I need to design a database for something like a downloads site . I want to keep track of users , the programs each users downloaded and also allow users to rate+comment said programs.The things I need from this database – get average rating for a program , get all comments for a program , know exactly what program was downloaded by whom(I dont care how many times each program was downloaded but I want to know for each users what programs he has downloaded),maybe also count number of comments for each program and thats about it(it’s a very small project for personal use that I want to keep simple)
I come up with these entities –
User(uid,uname etc)
Program(pid,pname)
And the following relationships-
UserDownloadedProgram(uid,pid,timestamp)
UserCommentedOnProgram(uid,pid,commentText,timestamp)
UserRatedProgram(uid,pid,rating)
Why I chose it this way – the relationships (user downloads , user comments and rates) are many to many . A user downloads many programs and a program is downloaded by many users. Same goes for the comments (A user comments on many programs and a program is commented or rated by many users). The best practice as far as I know is to create a third table which is one to many (a relationship table).
. I suppose that in this design the average rating and comment retrieval is done by join queries or something similar.
I’m a total noob in database design but I try to adhere to best practices , is this design more or less ok or am I overlooking something ?
I can definitely think of other possibilities – maybe comment and\or rating can be an entity(table) by itself and the relationships are between 3 entities. I’m not really sure what the benefits\drawbacks of that are: I know that I don’t really care about the comments or the ratings , I only want to display them where appropriate and maintain them(delete when needed) , so how do I know if they better become an entity themselves?

EXERCISE SET
A - In the database design post, which relationship tables appear under "And the following relationships-"? Give each by name.
B - Can you pick up the database design post after its last sentence and keep writing it?
The data after this sentence plays no part here.

DATASET SECTION
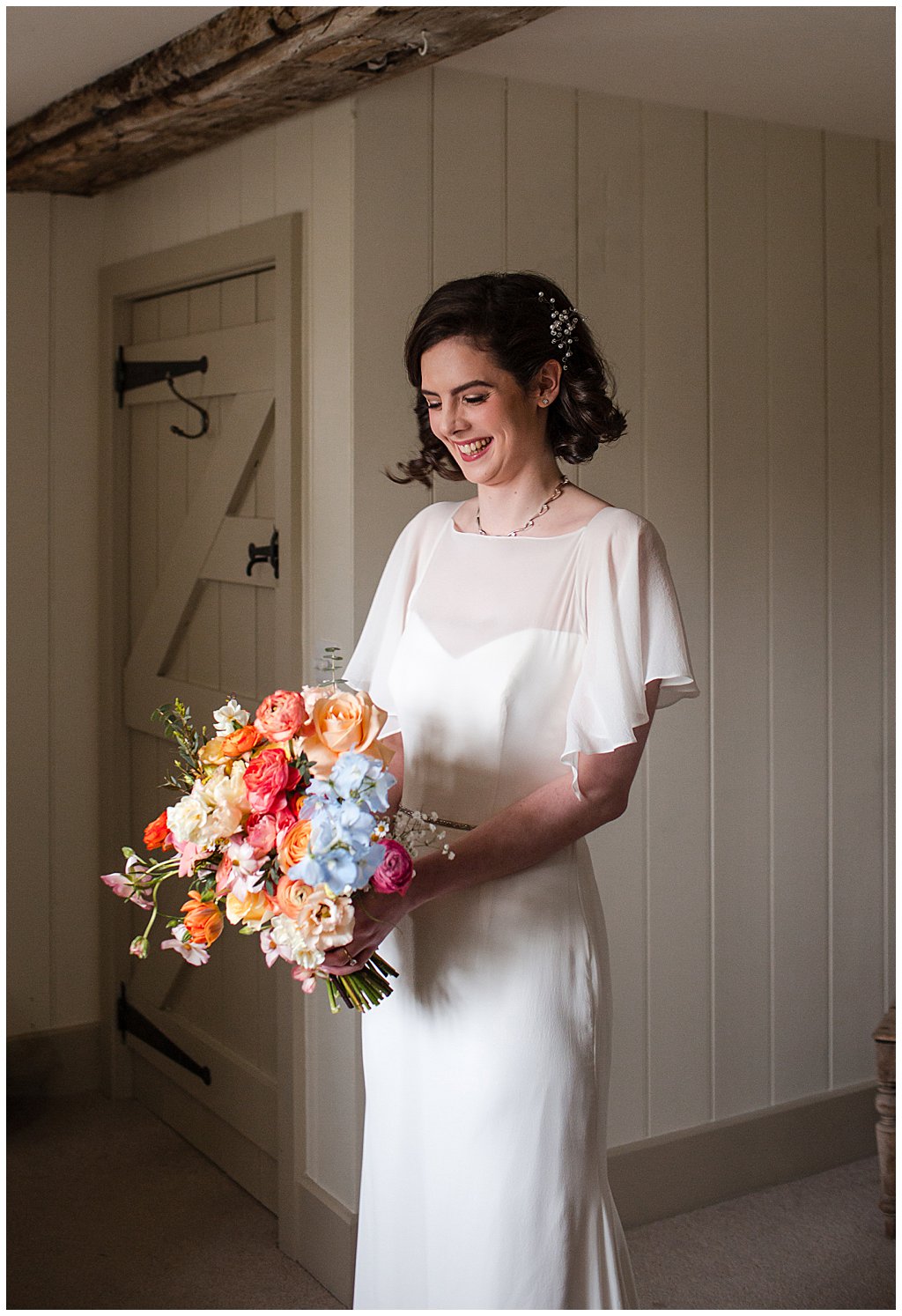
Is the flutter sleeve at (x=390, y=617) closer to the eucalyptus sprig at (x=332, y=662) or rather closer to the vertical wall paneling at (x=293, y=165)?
the eucalyptus sprig at (x=332, y=662)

THE ANSWERS
A - UserDownloadedProgram, UserCommentedOnProgram, UserRatedProgram

B -
Any thoughts?
You would create new entities as dictated by the rules of normalization. There is no particular reason to make an additional (separate) table for comments because you already have one. Who made the comment and which program the comment applied to are full-fledged attributes of a comment. The foreign keys representing these relationships (which are many-to-one, from the perspective of the comment table) belong right where you’ve put them.
The tables you’ve proposed are in third normal form which is acceptable according to best practices. I would add that you seem to be tracking data on a transactional basis (i.e. recording events as and when they occur). That is a good practice too because you can always figure out whatever you want to based on detailed information.
Calculating number of downloads or number of comments is a simple matter of using SQL Aggregate Functions with filters on the foreign key(s) that apply to your query – e.g.
where pid=1234etc.